Interactive stories bring the reader into the scene and make them an active participant in the process of constructing a narrative. Interactive stories can be immersive and engaging. They allow players to make choices that can affect the outcome or ending of a story, giving those choices emotional consequences. They also allow game designers the freedom to experiment with branching narratives that have different endings, or to share additional backstory, lore, or other information. However, as we will learn, interactive stories also offer designers the exciting opportunity to subvert this power of choice in creative ways which can make their narrative’s message even more powerful. Use the module activities to experiment with structure and shape, and be as creative as you’d like.

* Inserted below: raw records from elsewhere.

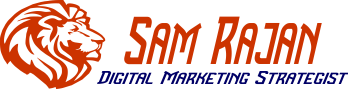 Simba Marketing Logo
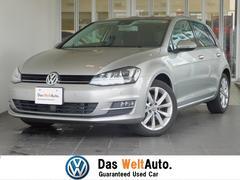 VW ゴルフハイライン 認定中古車 障害物センサー 社外ナビ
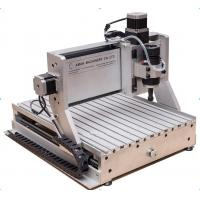 Cheap Price of high precision AMAN3040 cnc lathe for sale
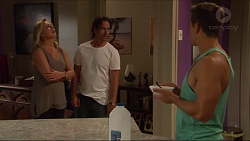Lauren Turner, Brad Willis, Aaron Brennan in Neighbours Episode 7295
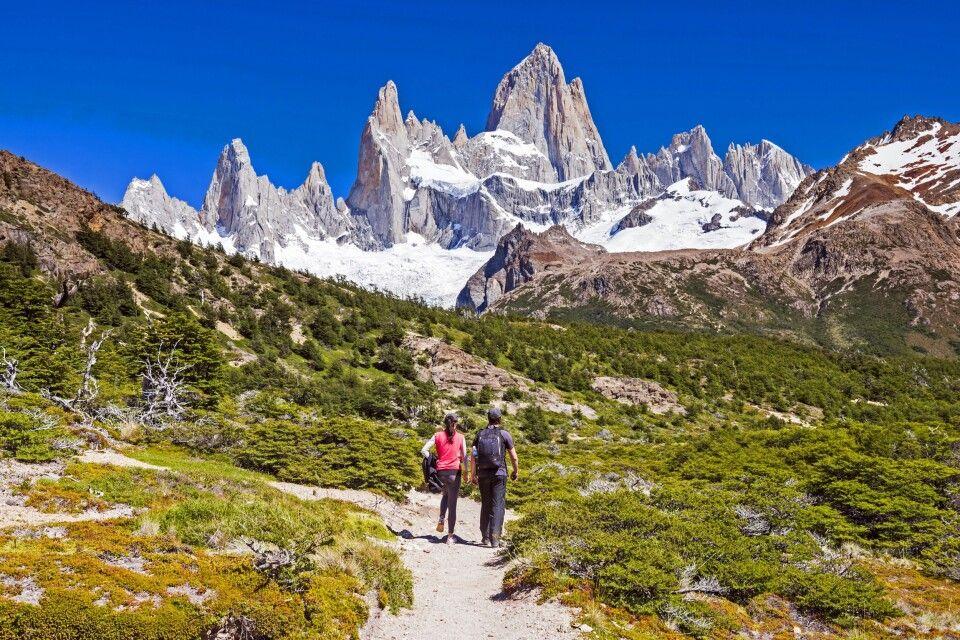 Trekking im Los-Glaciares-Nationalpark, auf dem Weg zur Laguna de los Tres und Blick zum Fitz Roy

This module builds upon ideas of critical play to think about how we can bring illness, disability, access, care, and health into our games in powerful, critical, and constructive ways. You will be invited to share your own experiences through game design and to reflect on the potential of immersive/interactive narratives to communicate and share emotions with the player.
Some questions to guide this lesson:
- How do game designers create access in their work?
- How do mad, sick, mentally ill, and disabled creators use games to challenge ableism, to educate, advocate, and/or to demonstrate care for the player?
- In what ways are games accessible/inaccessible?
- What participation barriers (physical, attitudinal, social, cultural, emotional) exist on game platforms and gaming communities more broadly?
- What comes to mind when you think about accessibility in games and accessible forms of play? What do accessible games/game design look like to you?
- What digital skills are needed to play and make these games? How are those skills acquired?